Solenoid Electromagnets

• Spring-like electromagnets formed by wrapping a wire into loops.
• Loops of wire form a coil that strengthens the field.
• Efficiency is governed by the inherent resistance of the wire.
• Follows the right-hand thumb rule; direction can be horizontal or vertical.
• Horizontal field: Magnetic field lines run from head to foot.
• Vertical Field: magnetic field lines run from above and below.
• Lighter in weight than permanent magnets.

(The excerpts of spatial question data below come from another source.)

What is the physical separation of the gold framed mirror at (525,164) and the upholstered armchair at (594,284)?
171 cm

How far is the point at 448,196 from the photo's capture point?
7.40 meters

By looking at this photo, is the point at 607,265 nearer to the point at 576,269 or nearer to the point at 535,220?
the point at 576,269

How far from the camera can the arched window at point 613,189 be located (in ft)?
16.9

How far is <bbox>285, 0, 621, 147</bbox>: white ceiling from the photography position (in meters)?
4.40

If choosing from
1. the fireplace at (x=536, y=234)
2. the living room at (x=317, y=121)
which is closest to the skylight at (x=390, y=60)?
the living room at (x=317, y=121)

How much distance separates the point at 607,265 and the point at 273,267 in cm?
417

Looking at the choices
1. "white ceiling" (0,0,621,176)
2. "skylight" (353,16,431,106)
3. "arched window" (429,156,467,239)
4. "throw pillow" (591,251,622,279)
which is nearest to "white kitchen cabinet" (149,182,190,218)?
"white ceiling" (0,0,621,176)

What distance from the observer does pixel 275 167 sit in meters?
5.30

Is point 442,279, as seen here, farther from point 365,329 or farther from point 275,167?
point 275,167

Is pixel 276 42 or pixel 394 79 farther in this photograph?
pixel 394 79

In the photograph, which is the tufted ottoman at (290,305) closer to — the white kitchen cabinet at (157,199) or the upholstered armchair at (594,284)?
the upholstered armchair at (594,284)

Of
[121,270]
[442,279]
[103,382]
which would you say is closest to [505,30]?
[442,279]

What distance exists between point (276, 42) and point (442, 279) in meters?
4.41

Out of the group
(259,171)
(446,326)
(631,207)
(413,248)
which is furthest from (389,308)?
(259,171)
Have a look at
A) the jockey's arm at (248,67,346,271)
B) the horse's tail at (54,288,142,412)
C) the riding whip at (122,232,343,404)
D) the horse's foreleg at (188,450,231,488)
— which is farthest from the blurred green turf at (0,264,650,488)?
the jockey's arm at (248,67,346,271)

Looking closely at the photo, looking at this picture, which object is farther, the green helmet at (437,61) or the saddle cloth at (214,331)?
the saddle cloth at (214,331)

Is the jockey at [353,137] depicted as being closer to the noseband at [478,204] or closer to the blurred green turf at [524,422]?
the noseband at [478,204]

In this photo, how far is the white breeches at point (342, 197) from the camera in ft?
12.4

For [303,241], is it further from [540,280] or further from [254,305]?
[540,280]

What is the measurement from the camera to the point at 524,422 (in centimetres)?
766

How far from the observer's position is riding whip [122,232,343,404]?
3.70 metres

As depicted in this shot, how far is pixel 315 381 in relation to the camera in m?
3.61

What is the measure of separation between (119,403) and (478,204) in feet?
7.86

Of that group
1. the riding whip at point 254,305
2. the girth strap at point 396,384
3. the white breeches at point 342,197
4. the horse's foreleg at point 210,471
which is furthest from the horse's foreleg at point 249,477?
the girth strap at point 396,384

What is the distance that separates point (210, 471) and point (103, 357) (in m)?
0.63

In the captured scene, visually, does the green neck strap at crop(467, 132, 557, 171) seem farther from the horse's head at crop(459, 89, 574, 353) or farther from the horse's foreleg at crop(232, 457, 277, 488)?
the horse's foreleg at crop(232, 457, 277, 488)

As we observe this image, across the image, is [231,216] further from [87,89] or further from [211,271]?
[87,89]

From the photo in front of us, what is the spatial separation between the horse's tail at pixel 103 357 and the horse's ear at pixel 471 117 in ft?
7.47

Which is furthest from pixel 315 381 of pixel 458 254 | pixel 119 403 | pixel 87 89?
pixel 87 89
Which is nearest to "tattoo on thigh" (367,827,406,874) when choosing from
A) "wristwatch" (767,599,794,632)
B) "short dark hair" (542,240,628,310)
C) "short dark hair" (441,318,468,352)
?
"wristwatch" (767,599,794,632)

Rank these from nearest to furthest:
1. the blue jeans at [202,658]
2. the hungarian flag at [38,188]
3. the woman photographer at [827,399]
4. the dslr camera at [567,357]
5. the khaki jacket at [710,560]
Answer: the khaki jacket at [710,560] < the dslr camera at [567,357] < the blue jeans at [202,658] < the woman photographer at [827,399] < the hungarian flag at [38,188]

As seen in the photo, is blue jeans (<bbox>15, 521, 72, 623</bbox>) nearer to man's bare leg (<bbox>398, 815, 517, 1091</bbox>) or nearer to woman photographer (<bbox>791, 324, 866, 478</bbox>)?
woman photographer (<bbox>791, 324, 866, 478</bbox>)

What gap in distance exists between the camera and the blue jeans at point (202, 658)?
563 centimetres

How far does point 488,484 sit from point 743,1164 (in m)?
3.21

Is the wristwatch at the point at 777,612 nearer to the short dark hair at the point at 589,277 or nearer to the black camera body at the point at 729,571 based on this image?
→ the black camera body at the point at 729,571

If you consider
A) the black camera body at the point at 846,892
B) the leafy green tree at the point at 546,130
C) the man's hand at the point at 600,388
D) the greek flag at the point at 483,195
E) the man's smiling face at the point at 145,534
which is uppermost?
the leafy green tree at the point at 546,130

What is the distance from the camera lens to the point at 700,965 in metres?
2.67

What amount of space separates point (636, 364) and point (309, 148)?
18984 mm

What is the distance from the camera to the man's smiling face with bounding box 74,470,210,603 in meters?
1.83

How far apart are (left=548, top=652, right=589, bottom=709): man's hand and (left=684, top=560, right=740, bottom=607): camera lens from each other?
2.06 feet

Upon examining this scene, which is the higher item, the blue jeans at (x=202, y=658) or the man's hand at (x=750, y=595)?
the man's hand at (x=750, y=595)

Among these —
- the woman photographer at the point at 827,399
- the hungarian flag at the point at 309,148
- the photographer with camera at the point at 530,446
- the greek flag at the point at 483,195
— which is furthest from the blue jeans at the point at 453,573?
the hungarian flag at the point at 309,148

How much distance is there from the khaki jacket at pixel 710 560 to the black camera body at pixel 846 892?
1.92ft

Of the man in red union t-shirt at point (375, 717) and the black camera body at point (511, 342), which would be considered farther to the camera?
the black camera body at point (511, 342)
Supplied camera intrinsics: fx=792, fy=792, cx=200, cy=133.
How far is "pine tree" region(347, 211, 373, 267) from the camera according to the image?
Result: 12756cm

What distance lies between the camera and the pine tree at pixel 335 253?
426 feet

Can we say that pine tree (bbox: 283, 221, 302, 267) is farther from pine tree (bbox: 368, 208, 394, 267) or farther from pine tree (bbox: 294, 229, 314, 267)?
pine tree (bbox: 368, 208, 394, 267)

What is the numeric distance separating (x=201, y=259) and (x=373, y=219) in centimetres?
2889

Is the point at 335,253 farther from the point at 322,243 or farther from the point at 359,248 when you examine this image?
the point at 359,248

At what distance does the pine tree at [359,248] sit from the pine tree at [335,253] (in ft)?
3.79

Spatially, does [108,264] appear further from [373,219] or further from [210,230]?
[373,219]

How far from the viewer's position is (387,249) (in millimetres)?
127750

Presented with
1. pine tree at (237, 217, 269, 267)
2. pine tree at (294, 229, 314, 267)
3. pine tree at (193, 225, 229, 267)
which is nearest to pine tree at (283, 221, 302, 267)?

Superconducting Electromagnets

• Used to achieve and maintain a strong magnetic field without overheating.
• Superconducting electromagnets use coolants.
• More expensive to buy, but have lower operating costs.
• Whole-body superconducting systems have various field strengths.
• Two main solenoids: one at the head and one known as a bobbin.
• Process: First, current is passed through the main superconducting coil
  *Process is called ramping up.

Ramping Up

• Ramping up done after scanner delivered and fixed in place by service engineers.
• Temperature: Niobium-titanium alloy wire requires supercooling by cryogens to eliminate resistance, must maintain superconductivity and supercooled by cryogens to help eliminate resistance.

Cryogens

• Cryogens used: liquid helium or liquid nitrogen.
• Loops of wire are submerged in the cryogen.
• Liquid nitrogen is used to keep helium cold.
• Liquid helium is used to create superconductivity.
• Helium boils away to gas quickly at room temperature.
• Cryostat: stainless steel tank in the shape of a hollow cylinder with heat shield layers. The helium reservoir is isolated from the outer walls of the cryostat by an evacuated chamber.
• Refrigeration unit cools the entire structure.
• Features reduce heat transfer by radiation, convection, and conduction.
• Modern cryostats may have helium condensers that recycle boil off which save cryogen refills, reducing the need for refills.

Helium Safety Concerns

• Helium displaces oxygen, posing an anoxia risk.
• One liter of helium produces 748 liters of helium gas when it boils off.

Quenching

• Occurs when your magnet is quenched.
• Quenching is when the magnetic field rapidly stifles.
• Venting: MRI is designed to vent helium gas outside via a piping tube; however, malfunctions can cause helium to re-enter the room.
• Cryostat capacity varies by machine design.
• An average is about 15.
• Quenching is only done when life is in danger.
• Spontaneous quenches can occur.
• Quenching can be explosive.

High-Field Open MRI Systems

• Ideal for T1 contrast.
• Use superconducting solenoid magnets above and below the patient to create a vertical magnetic field.
• Vertical field is always associated with open MRIs.
• Open MRIs can be permanent magnets or superconducting solenoids.

Niche Magnets

• Specialty imaging concerns (e.g., extremity imaging in orthopedist offices).
• Lower quality due to lower SNR; trade-offs in imaging parameters are necessary.
• Improving SNR increases scan time and the likelihood of patient movement, reducing image quality.
• Superconducting magnets have a larger fringe field and horizontal static field, lower power.